Energy giant Saudi Aramco posted Sunday an 82 percent jump in the first quarter profits, buoyed by the surge in oil prices that has made it the world’s most valuable company.
The announcement continued a string of recent positive economic news for Saudi Arabia, where a booming oil sector is fuelling the fastest growth rate in a decade.
Aramco’s net income of $39.5 billion was up from $21.7 billion in 2021, “primarily driven by higher crude oil prices and volumes sold, and improved downstream margins,” it said in a press release.
The latest financial results were published four days after Aramco dethroned Apple as the world’s most valuable company, with shares worth $2.42 trillion compared to Apple’s $2.37 trillion.
In March, Aramco reported a 124 percent net profit surge for 2021.
But the company, the kingdom’s “crown jewel” and a key source of government revenue, faces security challenges related to an ongoing war by a Saudi-led military coalition against Yemen’s Huthi rebels, who have repeatedly targeted the kingdom, including Aramco sites.
In 2019, Huthi-claimed aerial assaults on two Aramco facilities in eastern Saudi Arabia temporarily knocked out half of the kingdom’s crude production.
A March attack by the Huthis on Aramco facilities caused a “temporary” drop in production.
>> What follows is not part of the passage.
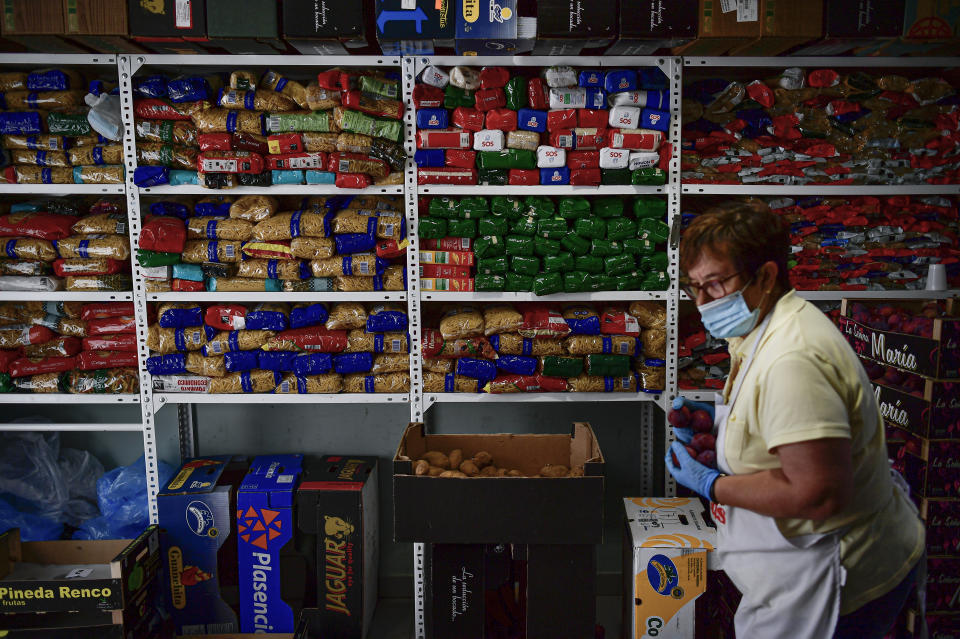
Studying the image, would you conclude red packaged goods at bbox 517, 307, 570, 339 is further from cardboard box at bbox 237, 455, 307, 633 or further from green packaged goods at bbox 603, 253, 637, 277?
cardboard box at bbox 237, 455, 307, 633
Aramco also declared a Q1 dividend of $18.8 billion to be paid in the second quarter, and has approved the distribution of one bonus share for every 10 shares held in the Company. The results were underpinned by higher crude oil prices and volumes sold, and improved downstream margins.
Commenting on the results, Aramco President & CEO Amin H. Nasser, said: “Against the backdrop of increased volatility in global markets, we remain focused on helping meet the world’s demand for energy that is reliable, affordable and increasingly sustainable.
“Energy security is vital and we are investing for the long term, expanding our oil and gas production capacity to meet anticipated demand growth and creating long-term shareholder value by capitalizing on our low lifting cost, low upstream carbon intensity, and integrated downstream business.
“During the first quarter, our strategic downstream expansion progressed further in both Asia and Europe, and we continue to develop opportunities that complement our growth objectives.
“As we collaborate with domestic and international partners to explore new and emerging technologies and solutions, from developing cleaner transport technologies to establishing low-carbon hydrogen and ammonia value chains, I am more optimistic than ever about the positive contribution we can make, both to our customers and to the ongoing global energy transition.”
In early May, Saudi Arabia reported its fastest economic growth rate in a decade, as a booming oil sector fuelled a 9.6 percent rise in the first quarter over the same period of 2021.
The world’s biggest oil exporter has resisted US entreaties to raise output in an attempt to rein in prices that have spiked since the Ukraine war began.